## [BRIEF]
Pull out each line of the material below that contains the string "point". Treat uppercase and lowercase as different.

## [EXCERPTED DATA]

○ ○ ○ ○

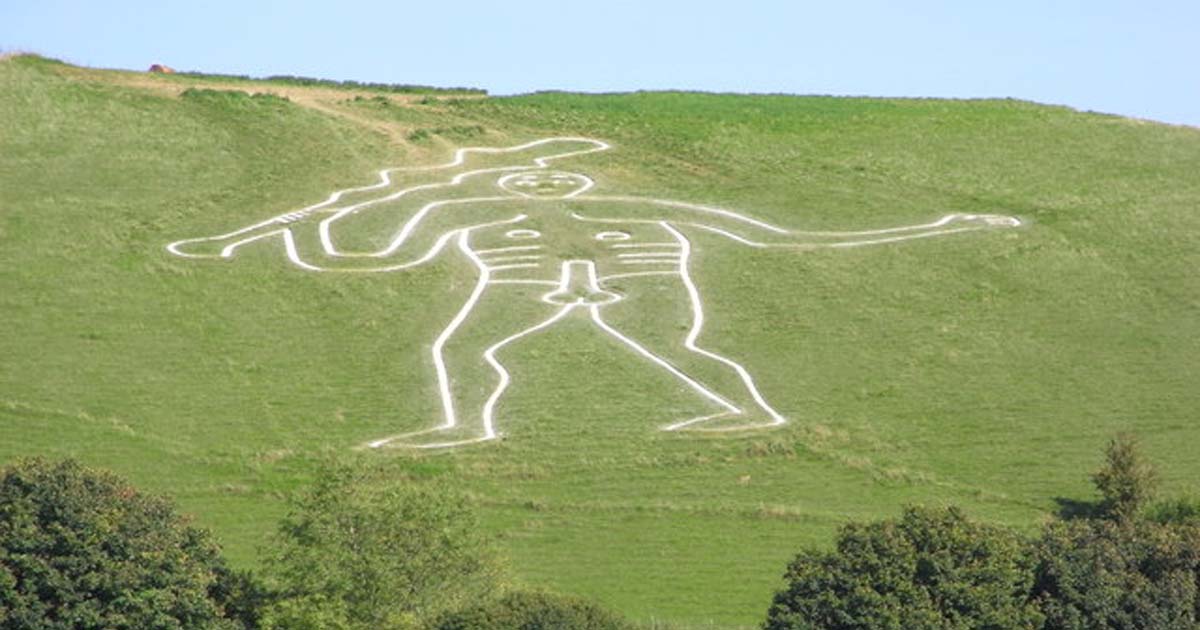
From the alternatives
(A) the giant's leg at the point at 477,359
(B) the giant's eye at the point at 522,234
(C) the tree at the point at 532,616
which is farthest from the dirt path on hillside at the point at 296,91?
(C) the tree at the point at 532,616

○ ○ ○ ○

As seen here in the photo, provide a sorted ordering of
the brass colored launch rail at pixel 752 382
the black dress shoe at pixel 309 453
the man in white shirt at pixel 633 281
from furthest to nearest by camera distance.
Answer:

○ ○ ○ ○

## [RESPONSE TO THIS TASK]
(A) the giant's leg at the point at 477,359
(B) the giant's eye at the point at 522,234
(C) the tree at the point at 532,616
which is farthest from the dirt path on hillside at the point at 296,91?
(C) the tree at the point at 532,616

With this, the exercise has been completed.